Eleanor Palo Stoller joined the WFU Sociology Department as a Research Professor in September, 2005.  She moved to North Carolina from Cleveland, Ohio, where she was the Selah Chamberlain Professor of Sociology at Case Western Reserve University.  She has also been on the faculties of the University of Florida and the State University of New York (Plattsburgh).

Professor Stoller is interested in the ways in which older people and their families manage frailty and disease in late life, especially the contributions of women as unpaid providers of health care.  One strand of this research involves medical self-care.  Dr. Stoller is interested in how people craft lay explanations of disease and how these lay understandings influence their responses to particular symptoms and their strategies for living with chronic conditions.  Another strand of her research examines older people’s informal support networks.  She has written about the ways in which gender influences helping relationships between elderly parents and their adult children.  Her current research examines the role of ethnicity and migration history on informal networks of retired Sunbelt migrants.

Dr. Stoller has taught a range of undergraduate and graduate courses, including Medical Sociology, Aging and the Life Course, Gender, Work and Family, Survey Research, and Qualitative Methods.  An underlying theme of all of Dr. Stoller’s research and teaching is the impact of systems of inequality, particularly those based on gender, race/ethnicity, and social class, on the experience of growing old. She encourages her students to think about gender, race, and class as social constructs, as classifications based on social values that influence identity formation, opportunity structures, and adaptive resources. This approach is incorporated into Worlds of Difference: Inequality and the Aging Experience, a textbook (co-authored with Rose Campbell Gibson) that explores the impact of gender, race, and social class on the life course experiences of elderly Americans.

 

Dr. Stoller is married to Michael Alan Stoller, whom she met building a homecoming float when they were both undergraduates at Grinnell College (Iowa).  Mike is an economist, also a retired professor.  Eleanor and Mike have two children:  Jeffrey, who lives in Greensboro with his family, and Kirsten, who lives in suburban Boston.  They are also grandparents of Evan Michael Stoller, who lives with his parents in Greensboro.  A constant companion is Archie, their three-year old Golden Retriever.

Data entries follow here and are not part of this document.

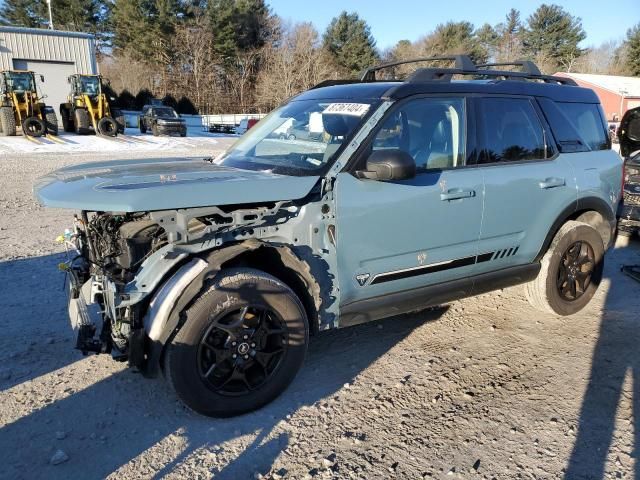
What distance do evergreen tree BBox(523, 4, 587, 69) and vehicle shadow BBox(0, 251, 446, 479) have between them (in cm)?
7159

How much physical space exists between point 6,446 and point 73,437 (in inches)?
12.9

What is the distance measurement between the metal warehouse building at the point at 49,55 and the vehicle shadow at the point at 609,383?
33425 mm

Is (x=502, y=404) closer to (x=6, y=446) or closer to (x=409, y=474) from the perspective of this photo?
(x=409, y=474)

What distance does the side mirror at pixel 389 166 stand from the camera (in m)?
3.06

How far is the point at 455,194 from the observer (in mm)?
3609

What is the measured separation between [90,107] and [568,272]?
2436cm

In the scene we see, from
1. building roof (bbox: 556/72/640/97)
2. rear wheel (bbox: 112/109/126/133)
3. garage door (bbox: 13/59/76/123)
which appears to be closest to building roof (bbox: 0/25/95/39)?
garage door (bbox: 13/59/76/123)

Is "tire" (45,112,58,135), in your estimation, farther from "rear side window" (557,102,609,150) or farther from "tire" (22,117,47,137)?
"rear side window" (557,102,609,150)

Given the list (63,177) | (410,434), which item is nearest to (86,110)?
(63,177)

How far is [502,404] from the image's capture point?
3293mm

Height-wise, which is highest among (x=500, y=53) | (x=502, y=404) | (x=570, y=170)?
(x=500, y=53)

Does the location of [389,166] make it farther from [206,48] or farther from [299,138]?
[206,48]

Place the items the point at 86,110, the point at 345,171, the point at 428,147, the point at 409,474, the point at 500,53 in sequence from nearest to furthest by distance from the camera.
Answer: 1. the point at 409,474
2. the point at 345,171
3. the point at 428,147
4. the point at 86,110
5. the point at 500,53

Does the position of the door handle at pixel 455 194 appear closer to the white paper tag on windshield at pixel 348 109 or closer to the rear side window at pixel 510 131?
the rear side window at pixel 510 131
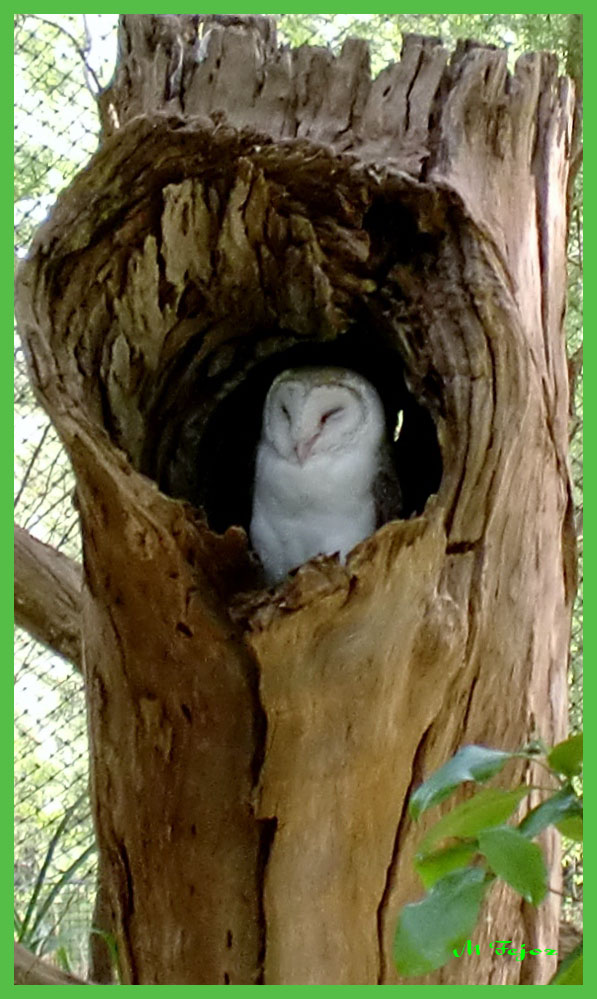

Professor Stoller has authored more than 70 articles and more than 100 presentations at conferences and professional meetings.  She has served on the editorial boards of a number of academic journals, including Journal of Gerontology: Social Sciences, Journal of Aging Studies, The Gerontologist, The Sociological Quarterly, The Sociological Quarterly and Family Relations.  She is a Fellow of the Gerontological Society of America.